Granted it took a while for Farscape to click, as it wasn't exactly your typical space opera series. Still it was good, so if season one of the new BG is even half as good as that, while being better than the first season of B5..."
I think so. There are maybe 2 eps in the first 9 that didn't click for me so much, but they were still watchable. A couple of notes about the series, which shouldn't spoil anything:
1) The atmosphere of the reimagined setting really comes into full effect in the first episode. I always thought, in the back of my head, that classic Galactica was too upbeat - their whole race , *billions* of their people, had just been wiped out. This kind of thing should hang like a cloud over the characters - and in the new show, it does.
I think it's fairly easy to judge the miniseries, standing alone, as a simple hatchet-job of the concepts and characters of the original. With the series, that becomes more difficult.

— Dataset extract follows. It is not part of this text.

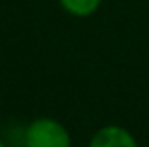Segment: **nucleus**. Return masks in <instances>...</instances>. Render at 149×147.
Instances as JSON below:
<instances>
[{"label":"nucleus","instance_id":"f257e3e1","mask_svg":"<svg viewBox=\"0 0 149 147\" xmlns=\"http://www.w3.org/2000/svg\"><path fill=\"white\" fill-rule=\"evenodd\" d=\"M25 147H72V136L61 121L38 117L25 128Z\"/></svg>","mask_w":149,"mask_h":147},{"label":"nucleus","instance_id":"f03ea898","mask_svg":"<svg viewBox=\"0 0 149 147\" xmlns=\"http://www.w3.org/2000/svg\"><path fill=\"white\" fill-rule=\"evenodd\" d=\"M89 147H138V141L125 126L106 125L93 134Z\"/></svg>","mask_w":149,"mask_h":147},{"label":"nucleus","instance_id":"7ed1b4c3","mask_svg":"<svg viewBox=\"0 0 149 147\" xmlns=\"http://www.w3.org/2000/svg\"><path fill=\"white\" fill-rule=\"evenodd\" d=\"M58 4L74 17H89L102 6V0H58Z\"/></svg>","mask_w":149,"mask_h":147},{"label":"nucleus","instance_id":"20e7f679","mask_svg":"<svg viewBox=\"0 0 149 147\" xmlns=\"http://www.w3.org/2000/svg\"><path fill=\"white\" fill-rule=\"evenodd\" d=\"M0 147H6V144H4V141H2V140H0Z\"/></svg>","mask_w":149,"mask_h":147}]
</instances>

You get to see and understand what the producers are trying to accomplish, the kind of show they're trying to make, much more clearly.
2) While the show is generally very dark, there *needs* to be some humor or the audience will tune out of what will become opressively grim TV. This didn't really happen in the miniseries, which is wall-to-wall grim, but humor is present, here and there, in the new series. Not in every episode, mind... but keep your eyes on Baltar.
3) I always felt that one of the classic show's great strengths was the underlying mythology - the Lords of Kobol, the Twelve Colonies, the thousand-year war with the Cylons, and the last Battlestar, Galactica, leading a rag-tag fugitive fleet on a lonely quest... for the shining planet known as Earth.
*Ahem* That lobe of my brain responsible for nostalgia digresses.
Anyhow, the miniseries pretty much ditched about 90% of that. But the series does start to rebuild the mythology somewhat. This is still in progress as of episode 9.
4) Richard Hatch makes an appearance in the new series. This should be old news by now. What's surprising is that the guy can *act*. This was not much in evidence in the classic show, where he pretty much played the guy in the white hat all the time.
5) Certain characters, Apollo in particular, come across as whiners in the miniseries. While the new Apollo hasn't really come into his own as of episode 9, he's not much of a whiner anymore. He has to make a couple of tough decisions that help to flesh him out as a character. The episodes each tend to center on a single character, while dealing with other characters as time and story permit. Apollo really hasn't had his episode yet.
6) The best episode, IMO, is No. 1, followed by 2, 3 and 8. The weakest is No. 9, followed by No. 6, which fails to follow through on its implied premise.